The process of making vodka sawce is one of the most visually exciting experiences I’ve had with cooking. I’ve been making a recipe that my talented friend Chris shared with me a long time ago, and it’s completely flawless. It’s been the most popular of all my pasta sauce recipes, and for good reason. Not only is it inappropriately thick (same) and illegally glossy (also same), but it tastes how comfort feels.


    • 8 tablespoons olive oil
    • 2 tablespoons butter
    • 3 garlic cloves, grated
    • Red pepper flakes (optional)
    • 6 tablespoons tomato paste
    • 1-pint (two cups) heavy cream*
    • 6 tablespoons vodka**
    • 1 lb. rigatoni or other pasta
    • grated Parmesan or pecorino


Over medium heat, melt 2 tablespoons butter, red pepper flakes (optional) and 8 tablespoons olive oil together in a saucepan. Add grated garlic and 6 tablespoons tomato paste. Whisk until fragrant.

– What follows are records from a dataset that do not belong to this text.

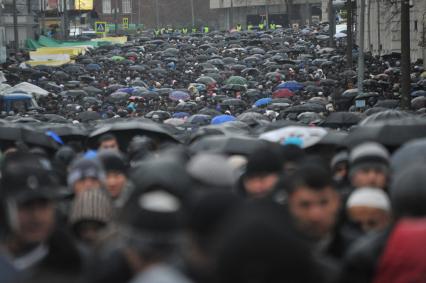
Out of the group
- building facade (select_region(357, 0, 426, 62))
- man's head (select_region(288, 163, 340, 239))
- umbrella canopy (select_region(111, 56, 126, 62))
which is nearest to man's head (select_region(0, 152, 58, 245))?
man's head (select_region(288, 163, 340, 239))

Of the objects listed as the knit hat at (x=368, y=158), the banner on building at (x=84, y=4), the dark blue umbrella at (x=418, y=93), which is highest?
the knit hat at (x=368, y=158)

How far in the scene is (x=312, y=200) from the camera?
23.1 feet

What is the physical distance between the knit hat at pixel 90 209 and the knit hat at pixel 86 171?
803 mm

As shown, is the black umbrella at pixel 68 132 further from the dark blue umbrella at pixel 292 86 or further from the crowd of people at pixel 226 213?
the dark blue umbrella at pixel 292 86

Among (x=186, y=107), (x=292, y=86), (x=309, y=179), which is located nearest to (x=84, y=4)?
(x=292, y=86)

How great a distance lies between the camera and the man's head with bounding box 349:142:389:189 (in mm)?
8578

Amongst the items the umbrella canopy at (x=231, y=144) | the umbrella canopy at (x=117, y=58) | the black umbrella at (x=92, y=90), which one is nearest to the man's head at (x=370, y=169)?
the umbrella canopy at (x=231, y=144)

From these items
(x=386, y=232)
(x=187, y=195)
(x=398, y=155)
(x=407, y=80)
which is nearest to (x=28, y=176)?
(x=187, y=195)

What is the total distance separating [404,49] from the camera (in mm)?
32094

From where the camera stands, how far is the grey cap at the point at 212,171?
8055 millimetres

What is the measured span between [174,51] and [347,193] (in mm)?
66739

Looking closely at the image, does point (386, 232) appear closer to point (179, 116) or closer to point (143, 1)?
point (179, 116)

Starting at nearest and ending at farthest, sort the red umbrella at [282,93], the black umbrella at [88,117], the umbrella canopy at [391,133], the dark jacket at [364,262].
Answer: the dark jacket at [364,262] < the umbrella canopy at [391,133] < the black umbrella at [88,117] < the red umbrella at [282,93]

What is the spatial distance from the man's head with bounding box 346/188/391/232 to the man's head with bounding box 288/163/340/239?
2.74 ft
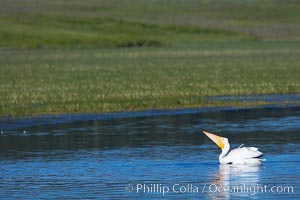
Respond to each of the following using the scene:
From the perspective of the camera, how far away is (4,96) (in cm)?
3145

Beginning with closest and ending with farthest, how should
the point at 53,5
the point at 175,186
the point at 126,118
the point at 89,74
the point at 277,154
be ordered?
the point at 175,186 < the point at 277,154 < the point at 126,118 < the point at 89,74 < the point at 53,5

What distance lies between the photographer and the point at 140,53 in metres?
61.8

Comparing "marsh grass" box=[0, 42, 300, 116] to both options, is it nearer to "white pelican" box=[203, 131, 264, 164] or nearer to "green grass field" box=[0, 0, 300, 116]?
"green grass field" box=[0, 0, 300, 116]

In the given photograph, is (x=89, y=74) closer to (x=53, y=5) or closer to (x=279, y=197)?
(x=279, y=197)

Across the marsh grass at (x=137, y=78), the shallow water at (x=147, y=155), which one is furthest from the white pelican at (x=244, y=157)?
the marsh grass at (x=137, y=78)

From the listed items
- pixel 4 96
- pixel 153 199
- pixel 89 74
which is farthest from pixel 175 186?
pixel 89 74

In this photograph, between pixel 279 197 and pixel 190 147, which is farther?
pixel 190 147

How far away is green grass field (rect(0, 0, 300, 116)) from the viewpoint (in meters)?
31.0

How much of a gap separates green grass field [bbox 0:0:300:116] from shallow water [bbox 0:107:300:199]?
100 inches

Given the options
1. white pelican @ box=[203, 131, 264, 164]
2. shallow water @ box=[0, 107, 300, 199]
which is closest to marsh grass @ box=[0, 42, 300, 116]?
shallow water @ box=[0, 107, 300, 199]

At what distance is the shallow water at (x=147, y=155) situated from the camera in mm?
15219

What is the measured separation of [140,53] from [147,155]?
141ft

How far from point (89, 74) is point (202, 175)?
26.2 metres

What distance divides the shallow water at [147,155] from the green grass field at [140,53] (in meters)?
2.54
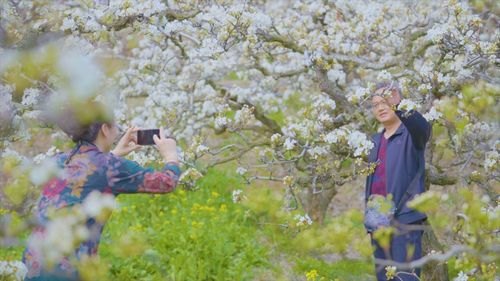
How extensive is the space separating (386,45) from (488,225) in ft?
13.2

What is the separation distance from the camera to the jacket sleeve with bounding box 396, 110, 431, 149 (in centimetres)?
356

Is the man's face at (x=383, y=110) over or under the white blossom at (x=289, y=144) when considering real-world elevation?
over

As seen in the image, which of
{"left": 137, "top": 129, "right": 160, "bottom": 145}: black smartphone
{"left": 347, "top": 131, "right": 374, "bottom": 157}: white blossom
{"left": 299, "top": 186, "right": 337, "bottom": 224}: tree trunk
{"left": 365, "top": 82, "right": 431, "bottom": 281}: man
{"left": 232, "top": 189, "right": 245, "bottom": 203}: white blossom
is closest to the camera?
{"left": 137, "top": 129, "right": 160, "bottom": 145}: black smartphone

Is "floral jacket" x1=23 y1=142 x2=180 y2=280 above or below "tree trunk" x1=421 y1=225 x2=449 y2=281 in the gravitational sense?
above

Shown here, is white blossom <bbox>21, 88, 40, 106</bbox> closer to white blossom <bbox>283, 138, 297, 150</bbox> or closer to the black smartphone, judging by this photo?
the black smartphone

At the same time, boil pasta in salty water.

Whisk 2 cups heavy cream into sauce for 5-6 minutes until darkened. Add 6 tablespoons vodka and whisk another 5-6 minutes, until alcohol is cooked out.

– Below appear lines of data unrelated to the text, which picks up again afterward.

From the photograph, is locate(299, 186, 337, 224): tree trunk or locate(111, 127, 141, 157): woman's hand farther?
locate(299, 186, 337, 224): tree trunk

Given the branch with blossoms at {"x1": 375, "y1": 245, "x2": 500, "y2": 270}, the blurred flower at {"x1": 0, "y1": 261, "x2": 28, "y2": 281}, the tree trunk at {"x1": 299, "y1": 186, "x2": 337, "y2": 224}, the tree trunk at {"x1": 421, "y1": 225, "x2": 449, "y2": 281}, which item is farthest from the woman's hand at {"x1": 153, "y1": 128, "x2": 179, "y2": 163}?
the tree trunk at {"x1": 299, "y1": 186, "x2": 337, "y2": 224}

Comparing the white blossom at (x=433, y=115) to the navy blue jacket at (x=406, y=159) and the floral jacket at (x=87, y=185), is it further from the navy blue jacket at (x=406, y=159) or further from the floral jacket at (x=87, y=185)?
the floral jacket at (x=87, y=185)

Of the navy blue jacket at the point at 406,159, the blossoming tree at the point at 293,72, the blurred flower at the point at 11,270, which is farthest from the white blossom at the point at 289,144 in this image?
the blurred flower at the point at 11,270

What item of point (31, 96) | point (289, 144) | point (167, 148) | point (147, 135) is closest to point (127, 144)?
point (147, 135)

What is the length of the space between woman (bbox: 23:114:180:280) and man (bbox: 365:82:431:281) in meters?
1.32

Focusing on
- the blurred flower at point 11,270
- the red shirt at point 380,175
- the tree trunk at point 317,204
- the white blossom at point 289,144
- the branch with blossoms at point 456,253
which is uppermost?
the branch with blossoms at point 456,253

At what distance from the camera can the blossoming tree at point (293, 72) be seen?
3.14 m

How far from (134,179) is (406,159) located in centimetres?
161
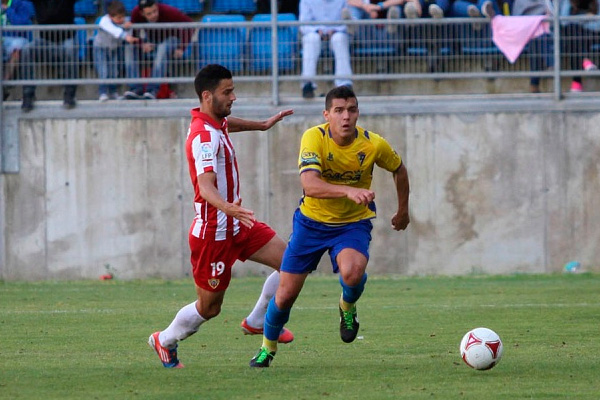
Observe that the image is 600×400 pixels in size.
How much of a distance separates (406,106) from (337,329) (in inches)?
271

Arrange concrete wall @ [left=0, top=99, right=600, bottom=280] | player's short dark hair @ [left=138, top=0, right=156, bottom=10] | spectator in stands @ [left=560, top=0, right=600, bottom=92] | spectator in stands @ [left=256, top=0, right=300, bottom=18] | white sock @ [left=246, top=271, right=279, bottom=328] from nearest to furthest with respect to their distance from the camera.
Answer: white sock @ [left=246, top=271, right=279, bottom=328], concrete wall @ [left=0, top=99, right=600, bottom=280], spectator in stands @ [left=560, top=0, right=600, bottom=92], player's short dark hair @ [left=138, top=0, right=156, bottom=10], spectator in stands @ [left=256, top=0, right=300, bottom=18]

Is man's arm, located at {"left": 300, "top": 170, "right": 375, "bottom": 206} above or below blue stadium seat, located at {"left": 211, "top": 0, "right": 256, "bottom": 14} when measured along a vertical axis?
below

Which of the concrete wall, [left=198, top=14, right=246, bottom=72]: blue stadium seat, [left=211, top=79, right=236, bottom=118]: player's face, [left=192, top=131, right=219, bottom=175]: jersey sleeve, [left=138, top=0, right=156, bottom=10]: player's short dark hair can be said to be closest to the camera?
[left=192, top=131, right=219, bottom=175]: jersey sleeve

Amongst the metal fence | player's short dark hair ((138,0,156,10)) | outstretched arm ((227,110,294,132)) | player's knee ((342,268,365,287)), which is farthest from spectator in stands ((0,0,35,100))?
player's knee ((342,268,365,287))

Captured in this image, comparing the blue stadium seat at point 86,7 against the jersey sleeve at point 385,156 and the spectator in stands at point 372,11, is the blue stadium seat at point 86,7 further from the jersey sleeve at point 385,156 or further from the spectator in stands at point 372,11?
the jersey sleeve at point 385,156

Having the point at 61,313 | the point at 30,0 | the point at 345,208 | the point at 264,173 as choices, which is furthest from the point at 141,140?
the point at 345,208

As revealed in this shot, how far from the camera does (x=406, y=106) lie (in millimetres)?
17328

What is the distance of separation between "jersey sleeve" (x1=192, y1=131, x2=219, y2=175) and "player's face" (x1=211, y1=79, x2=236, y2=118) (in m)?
0.24

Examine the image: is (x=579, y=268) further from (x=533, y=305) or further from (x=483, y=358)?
(x=483, y=358)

Drain pasta, reserving 1 cup of pasta water. Add ½ cup pasta water to the sawce and whisk until inappropriately thick, adding more pasta water to loosen if necessary. Sauce may take up to 20 minutes to get thick enough, and it is absolutely worth the wait.

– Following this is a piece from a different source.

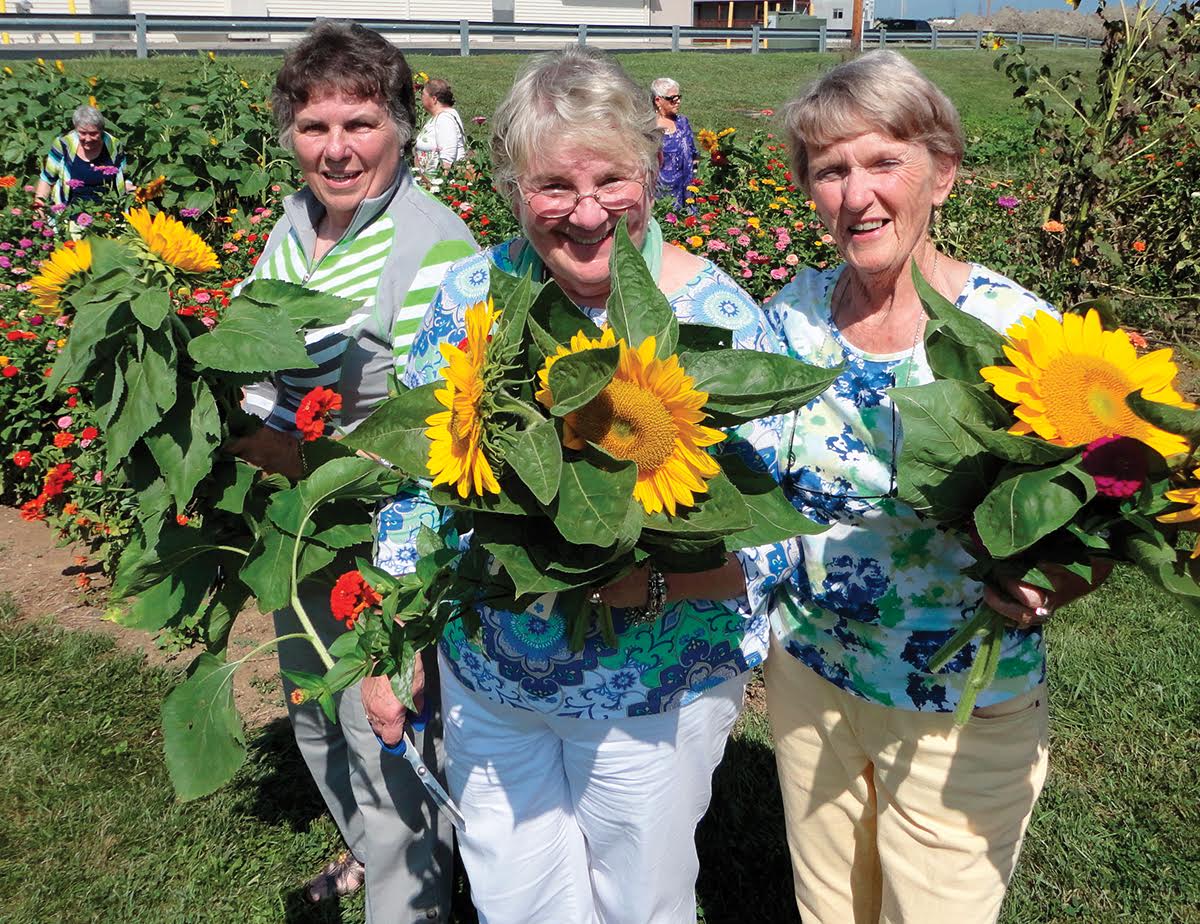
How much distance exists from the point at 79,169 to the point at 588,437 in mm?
7365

Add pasta to sauce and stir until coated and glossy.

Serve with grated parmesan or pecorino.

Vodka sawce is not the easiest to reheat, so if you are planning to eat less than a full pound of pasta and sauce (IDK who you are but okay), halve the recipe or make the full sawce recipe, put half of the sawce in a container, and only cook a ½ lb of pasta. When you’re ready for your next meal, reheat the leftover sauce in a pan and add freshly cooked pasta for your second meal.

If you want to add meat or fish to your pasta, I recommend cooking the meat or fish separately and serving it alongside or on top of the pasta. Do not cook the meat into the sauce.

If you want to add vegetables to your pasta, I recommend cooking vegetables separately and serving it alongside or on top of the pasta. Do not cook the vegetables into the sauce.